This process removes less metal than grinding and creates a finer edge. In general the honing angle should be the same as the ground angle. To maintain a continuous angle when honing, lock your elbows into your sides and adjust your height with your knees.


Whether you decide to use man made or natural stones, the method of honing will require the same techniques. Most stones require oil or water to be applied to their surface. They do not  act as lubricants, but they carry away particles or metal and grit.


1. Position the stone on your workbench with its length running way from you. Add a little oil or water to the surface according to the manufacturer’s instructions.
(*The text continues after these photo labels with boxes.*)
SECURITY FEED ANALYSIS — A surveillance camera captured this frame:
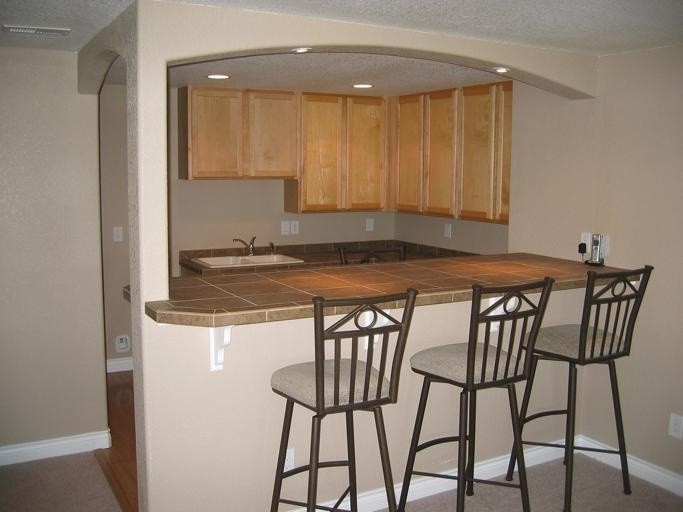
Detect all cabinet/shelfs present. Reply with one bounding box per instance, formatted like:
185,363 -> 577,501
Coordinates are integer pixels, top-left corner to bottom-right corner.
284,90 -> 385,215
458,80 -> 511,225
175,83 -> 298,181
393,85 -> 457,218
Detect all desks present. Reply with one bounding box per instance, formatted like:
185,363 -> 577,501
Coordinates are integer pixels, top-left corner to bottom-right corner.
123,244 -> 638,512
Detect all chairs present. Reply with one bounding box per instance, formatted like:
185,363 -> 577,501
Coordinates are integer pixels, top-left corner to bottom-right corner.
266,286 -> 419,511
332,242 -> 406,265
503,263 -> 657,512
398,270 -> 558,512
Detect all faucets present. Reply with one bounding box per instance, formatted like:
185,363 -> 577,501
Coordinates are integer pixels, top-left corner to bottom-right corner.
247,234 -> 258,256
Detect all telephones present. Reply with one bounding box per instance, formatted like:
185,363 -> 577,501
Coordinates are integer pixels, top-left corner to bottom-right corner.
583,234 -> 604,267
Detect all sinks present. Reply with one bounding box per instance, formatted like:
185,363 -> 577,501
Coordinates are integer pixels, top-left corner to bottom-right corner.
190,253 -> 305,269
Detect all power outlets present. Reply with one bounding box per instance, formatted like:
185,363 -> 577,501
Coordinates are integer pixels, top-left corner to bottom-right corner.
579,230 -> 591,255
2. Place the chisel on to the stone’s surface at  the required angle, and push it back and forth in a continuous motion. It is essential that the same angle is maintained throughout this process. Continue until you are able to feel a small ridge of metal or wire, which will form on the opposite side of the ground angle. This is called a ‘burr’ and needs to be removed using a slip stone.
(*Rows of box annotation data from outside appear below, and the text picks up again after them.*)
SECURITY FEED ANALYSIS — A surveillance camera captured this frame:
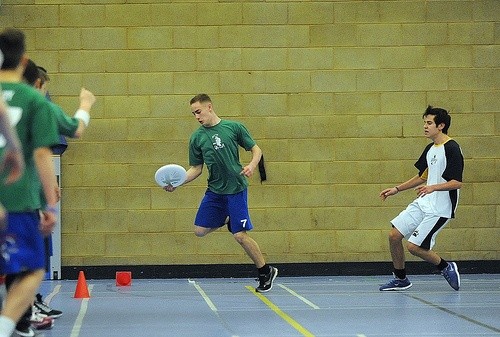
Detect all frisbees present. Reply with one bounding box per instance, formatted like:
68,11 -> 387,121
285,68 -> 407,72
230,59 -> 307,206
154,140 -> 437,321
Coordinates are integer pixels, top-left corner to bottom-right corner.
154,164 -> 188,190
1. When honing a gouge, fluter or veiner, place the stone horizontally in front of you and add a little oil or water as appropriate.

2. Place the gouge at the required angle on the surface and slide it from side to side along the stone’s length. As you slide, rotate the gouge so that the curvature of the blade receives an even grind. Be careful not to hone away the corners of the cutting edge which need to be kept at a sharp 90 degree angle to the shank. If the corners become rounded then it is probable that the gouge is being rotated too much.

It may be helpful to practise the sliding motion initially on a flat piece of soft wood. When using the stone, continue the process until you can feel the burr on the inside of the gouge’s curve, opposite the honed angle. This should be removed with a slipstone.